McDermott said the organization began by inviting Boston valedictorians to
participate in its first year, then added students from Lawrence in year
two, Brockton and Worcester in 2022, and Chelsea last spring.
Jasmine Rodriguez took part in a roundtable discussion at Northeastern
University for students participating in The Valedictorian Project.
Jonathan Wiggs/Globe Staff
Mentor John Marley, 30, of Taunton, said the organization helps level the
playing field for young people who don’t come from privileged backgrounds.
“Students from wealthier families have always had these mentorship
relationships, always had these connections, and those things are just
unseen,” said Marley, an attorney whose family came to the United States
from Jamaica when he was 5. “Unfairly or not ... it’s always advantaged a
particular group and class of students over another.
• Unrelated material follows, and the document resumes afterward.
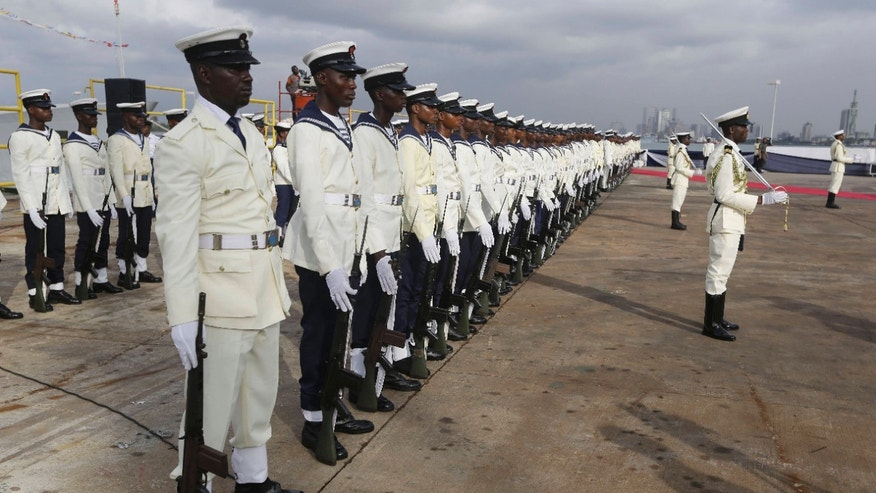 Feb. 19, 2015: Nigerian naval officers stand guard during an event to commission Warships by Nigerian President Goodluck Jonathan.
And I think they do a
good job addressing that.”
This academic year, The Valedictorian Project is supporting 140 students,
of whom about three-quarters are first-generation college students and
roughly 85 percent are people of color, according to McDermott. Besides
Northeastern, students in the program attend Boston University, Harvard,
MIT, Tufts, Brown, Yale, Stanford, and other colleges around the country,
she said.
As a student of color at an expensive private university, Rodriguez said,
“You have to physically go out and try to find people that look like you.
And I feel like for everyone else, it’s very easy. They find them in their
classes. But it’s like, in my classes there’ll be like one other Black or
Hispanic person.”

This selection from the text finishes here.